しかし、このまま冷たい食事の時間を過ごすよりもせっかくならば有意義な物にしたい。
自分でいい案が出ないのであれば他の人の知恵や意見を受けるのもひとつの手だ。
「それより、だ。転校生ってことは島の外から来てるんだろう? 色々と分からないことも多いんじゃないか? 仲良くなるんだったら遊びに誘ったほうがいいのか?」
「そりゃそうだ。でも知らない奴と遊びに行くとは思えねぇな。何でも家の片付けが忙しくてクラスの奴とも遊びには行ってないらしいぜ?」
「それに放課後は図書室で何か調べ物をしてるみたいね。水曜日だったかに見かけたわ」
「図書室……」
生徒会の用事でね、と皐月が言ったのを聞いてゲーム外で進行している彼女との接点構築イベントをこなしていることを知る。

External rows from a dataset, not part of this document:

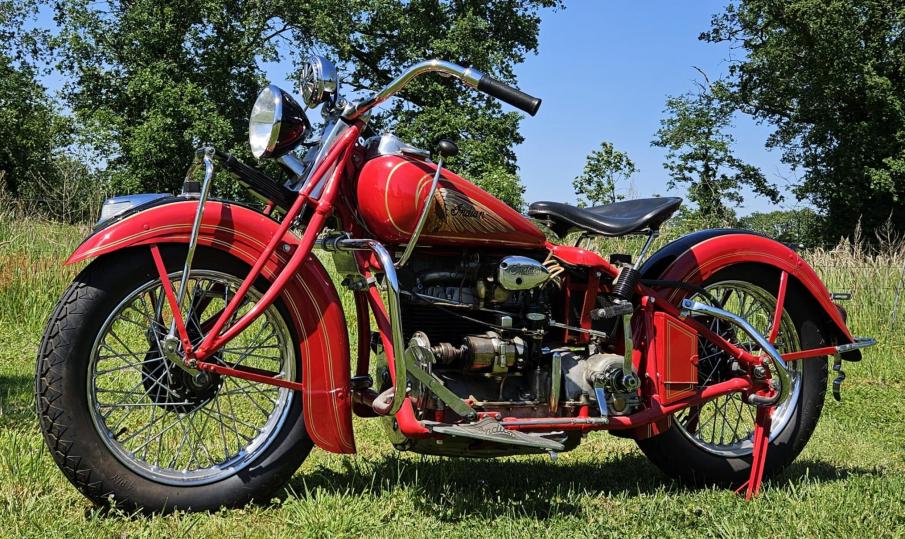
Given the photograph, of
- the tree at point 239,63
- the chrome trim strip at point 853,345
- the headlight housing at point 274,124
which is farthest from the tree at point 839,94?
the headlight housing at point 274,124

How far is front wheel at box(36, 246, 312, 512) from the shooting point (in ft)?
9.41

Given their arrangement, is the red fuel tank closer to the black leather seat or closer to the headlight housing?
the black leather seat

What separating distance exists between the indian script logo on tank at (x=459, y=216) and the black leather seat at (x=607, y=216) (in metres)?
0.24

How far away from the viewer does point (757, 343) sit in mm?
3689

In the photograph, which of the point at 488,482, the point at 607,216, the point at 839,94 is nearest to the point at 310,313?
the point at 488,482

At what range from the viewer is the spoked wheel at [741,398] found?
12.8ft

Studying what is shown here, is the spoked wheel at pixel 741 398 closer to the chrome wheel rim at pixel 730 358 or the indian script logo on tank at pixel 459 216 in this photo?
the chrome wheel rim at pixel 730 358

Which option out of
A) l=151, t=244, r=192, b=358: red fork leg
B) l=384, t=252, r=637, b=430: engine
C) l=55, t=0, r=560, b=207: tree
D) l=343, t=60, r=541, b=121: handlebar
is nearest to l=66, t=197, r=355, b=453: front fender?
l=151, t=244, r=192, b=358: red fork leg

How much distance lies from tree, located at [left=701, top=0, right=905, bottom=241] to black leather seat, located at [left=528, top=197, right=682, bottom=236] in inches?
955

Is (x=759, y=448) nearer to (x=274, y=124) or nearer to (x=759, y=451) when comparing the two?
(x=759, y=451)

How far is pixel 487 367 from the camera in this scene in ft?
11.0

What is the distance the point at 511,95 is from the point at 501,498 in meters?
1.74

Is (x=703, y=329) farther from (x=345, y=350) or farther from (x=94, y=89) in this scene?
(x=94, y=89)

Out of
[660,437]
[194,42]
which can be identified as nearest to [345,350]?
[660,437]
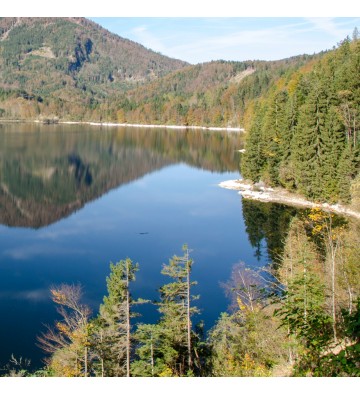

恐らく今日までは図書室に通うことが予想される彼女のことだ。今日の放課後にでも会いに行くことは出来るかもしれない。
「そこに行けば接点が出来るかもしれない」
「まあ出来るかもしれないわね。分厚い歴史書のコーナーにいたから」
「あんな片隅のコーナーなんて誰が観るんだって思ってたんだが?」
「重要な文化的資料だからでしょ。どうせ宍戸くんは行ったことすら無いでしょうけれど?」
「授業に出てんだから行ったことぐらいあるっての。ま、オレくらいになれば本なんか読まなくても教科書読めば出来るけどな」
「ふ〜ん、それで教科書は?」
「家に置いてきた」
「ダメでしょ」
食事をしながら友人たちと会話していると、時間はあっという間に過ぎていき食べ終える頃には昼休みは終わろうとしていた。